Nous n'osons pas demander le boycott de l'apartheid israélien, ni le respect effectif de nos droits humains fondamentaux, et encore moins notre résistance populaire. N'est-ce pas ce que ces mêmes gouvernements occidentaux soutiennent en Ukraine ?  Mais comment osons-nous, nous les Palestiniens, ne serait-ce que penser à cette analogie ?

En tant que réfugié dont les parents, ainsi que 750 000 Palestiniens, ont fait l'objet d'un nettoyage ethnique en 1948, et sont devenus des réfugiés dans des camps à Gaza, en Cisjordanie et dans la diaspora, je ne peux que ressentir l'horrible douleur des réfugiés ukrainiens. Nous condamnons également, dans les termes les plus forts possibles, tout crime de guerre commis par quelque armée que ce soit, que ce soit en Irak ou en Afghanistan, ou en Syrie, ou en Ukraine. Les victimes de ces crimes sont toutes égales dans leur victimisation, indépendamment de leur ethnie, de leur religion et de leur sexe.

L'invasion russe de l'Ukraine, cependant, a été accueillie par la condamnation occidentale la plus forte et la plus rapide pour ces raisons mentionnées par des journalistes et des politiciens blancs sans sourciller : Les réfugiés ukrainiens sont comme « nous» blancs, de classe moyenne, européens, chrétiens (et certains sont juifs), à la différence des « foules » basanées, moyen-orientales, africaines et musulmanes qui veulent inonder l'Europe en « masse » ! Mais ces politiques occidentales, conservatrices et libérales, ont toujours été racistes, colonialistes et classistes. Elles sont le reflet d'une vision darwinienne du monde, selon laquelle les humains ne sont différents que pour des raisons biologiques : plus ils sont blancs, mieux c'est ! Et, par conséquent, les cultures reflètent ces différences biologiques. Comme le dit Étienne Balibar dans sa discussion sur le racisme culturel : « la culture peut aussi fonctionner comme une nature, et elle peut notamment fonctionner comme un moyen d'enfermer les individus et les groupes... dans une détermination d'origine immuable et intangible ».
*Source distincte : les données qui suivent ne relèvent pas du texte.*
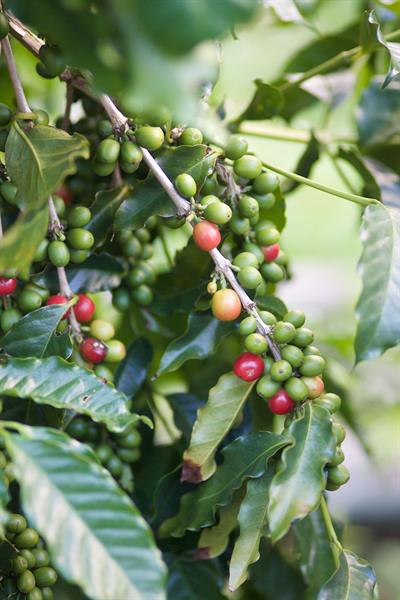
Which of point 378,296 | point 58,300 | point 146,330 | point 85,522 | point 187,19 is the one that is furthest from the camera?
point 146,330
Maintenant qu'Amnesty International, Human Rights Watch et même B'tselem ont tous conclu qu'Israël pratique l'apartheid, incontestablement un crime contre l'humanité, du Jourdain à la Méditerranée, que vont faire les gouvernements libéraux et occidentaux ? Vont-ils répondre à l'appel lancé par la société civile palestinienne, à savoir boycotter, désinvestir et sanctionner l'Israël de l'apartheid jusqu'à ce qu'il se conforme au droit international, le même droit international qu'ils ont créé après la Seconde Guerre mondiale ? Vont-ils soutenir la poursuite palestinienne de la justice et de la responsabilité via la Cour pénale internationale de la même manière qu'ils soutiennent la poursuite ukrainienne de la justice ? Vont-ils soutenir la résistance palestinienne à l'occupation, au colonialisme de peuplement et à l'apartheid ?

La réponse est un grand NON, uniquement parce que les Palestiniens ne bénéficient pas des mêmes droits que les Ukrainiens. C'est la seule norme occidentale qui a été appliquée au cours des cent dernières années. Prétendre le contraire est - et c'est un euphémisme - une mauvaise interprétation de l'histoire.